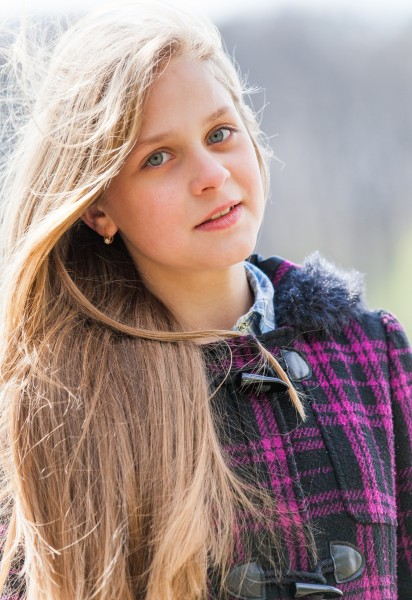a cute blond 12-year-old girl photographed in April 2015, picture 1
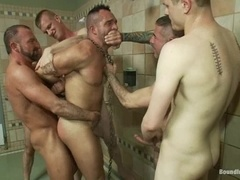 A sexy hunk gets amazingly fucked by his buddies in a bathroom
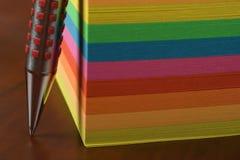 Pena de Ballpoint e notas coloridas Foto de Stock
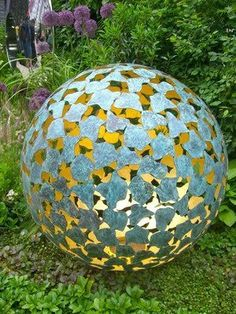 "What do you think of this sculpture by David Harber called ""The Mantle""?    A perfect sphere made up of hundreds of bronze shapes creating a latticework of blue green verdigris.     The underside of each piece is gilded with 23-carat gold leaf, designed to catch the sunlight and create a warm ethereal golden glow within the sculpture.     By night a candle can turn the piece into an enchanting lantern.    I want one. What about you?"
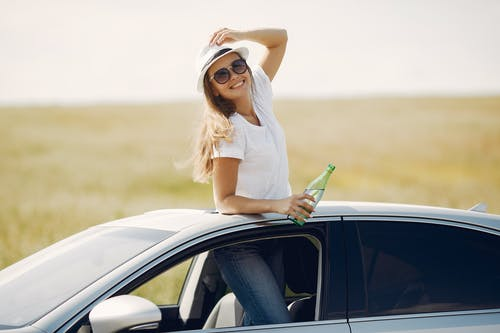 Cheerful young woman with refreshing drink in automobile during car trip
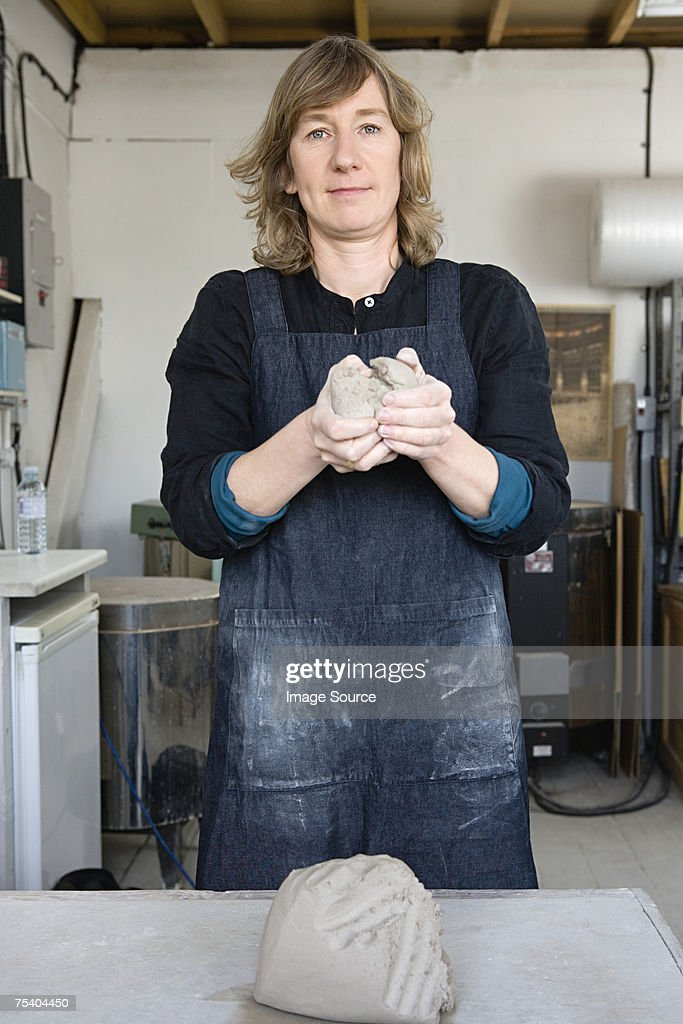 Woman with clay : Stock Photo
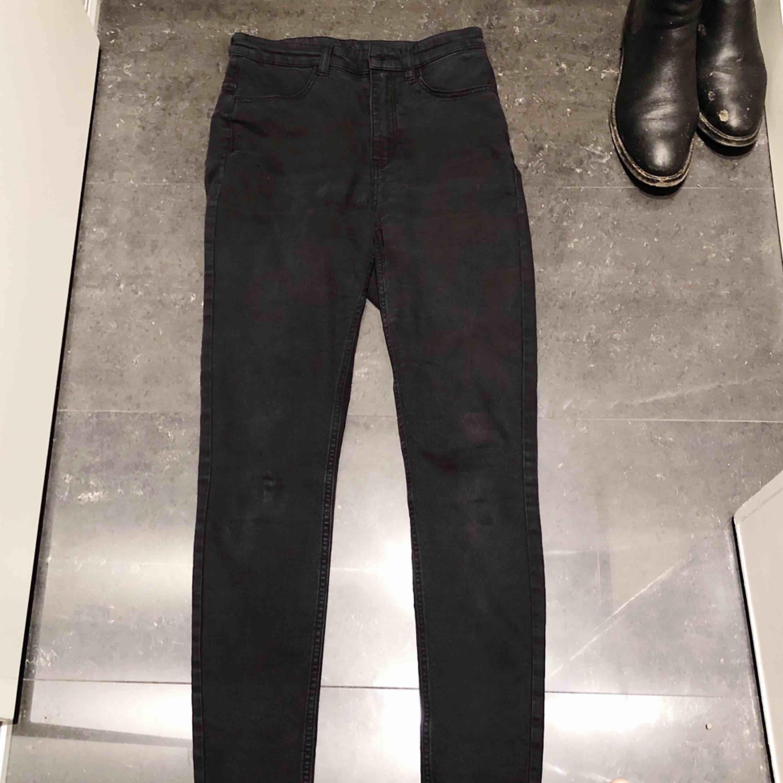 Vanliga svarta high waisted jeans från H&M i storlek 36. Säljer billigt för om ingen köper kommer de att gå till återvinningen. Vet inte varför det ser ut som att det är fläckar på knäna i bilden men kan skicka bilder som bevis att de är helt rena.. Jeans & Byxor.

§ **TO DO**
Transcribe exactly the lines that go from the one holding "Woman with clay : Stock Photo" through the last line of the entries, both included, and nothing besides them. Do not include any pictures.

§ **RESPONSE**
 Woman with clay : Stock Photo
 Vanliga svarta high waisted jeans från H&M i storlek 36. Säljer billigt för om ingen köper kommer de att gå till återvinningen. Vet inte varför det ser ut som att det är fläckar på knäna i bilden men kan skicka bilder som bevis att de är helt rena.. Jeans & Byxor.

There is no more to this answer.